# Texto do exercício
--------------------------------------------------

ESCAPANDO DA MORTE
Scaramouche, aos 81 anos, é a encarnação viva do que significa desafiar a própria mortalidade. Ele olha para trás e vê uma vida repleta de aventuras e adversidades que não só testaram seu corpo, mas também moldaram sua alma. Alguns momentos, em particular, destacam-se como as vezes em que a vida tentou ceifar sua chama, mas Scaramouche, resiliente como o vento que curva as árvores sem quebrá-las, sobreviveu.

--------------------------------------------------

# Material fornecido

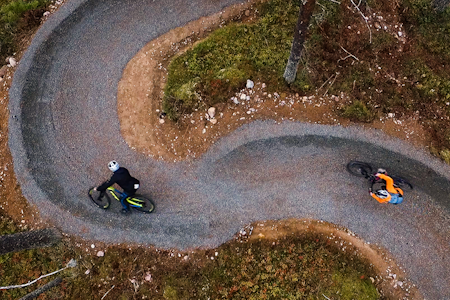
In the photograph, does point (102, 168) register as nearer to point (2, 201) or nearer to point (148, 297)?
point (2, 201)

--------------------------------------------------

# O que fazer
A) Renomeie "Scaramouche" como "Pulcinella" no trecho do texto do exercício que começa em "ESCAPANDO DA MORTE" e termina em "sem quebrá-las, sobreviveu.", reescrevendo esse trecho com a troca.
B) Dê continuidade ao texto sobre Scaramouche a partir do ponto em que ele termina.
Os dados são um material à parte, independente do texto.

# Respostas
A)
ESCAPANDO DA MORTE
Pulcinella, aos 81 anos, é a encarnação viva do que significa desafiar a própria mortalidade. Ele olha para trás e vê uma vida repleta de aventuras e adversidades que não só testaram seu corpo, mas também moldaram sua alma. Alguns momentos, em particular, destacam-se como as vezes em que a vida tentou ceifar sua chama, mas Pulcinella, resiliente como o vento que curva as árvores sem quebrá-las, sobreviveu.

B)
O primeiro desafio veio em um dia que começou como qualquer outro. O Rio Guaíba estava sereno, suas águas tranquilas refletindo o céu azul, enquanto Scaramouche velejava com a confiança de quem conhece bem os segredos do vento e da água. No entanto, o clima mudou de repente. Um grande temporal surgiu no horizonte, trazendo ventos ferozes e ondas que pareciam muralhas líquidas. A leveza do barco foi subjugada; o mastro, de seis metros, partiu-se ao meio como um graveto. O barco virou, deixando o casco para cima, e Scaramouche, agarrado desesperadamente com as mãos por baixo do casco, enfrentou ondas que passavam por cima dele, cada uma ameaçando levá-lo para o fundo. Mas ele resistiu. Seu corpo tremia, mas sua mente se recusava a ceder. Quando finalmente foi resgatado, a lição estava clara: a vida é tão frágil quanto o fio que a sustenta, mas é a vontade de viver que a mantém firme.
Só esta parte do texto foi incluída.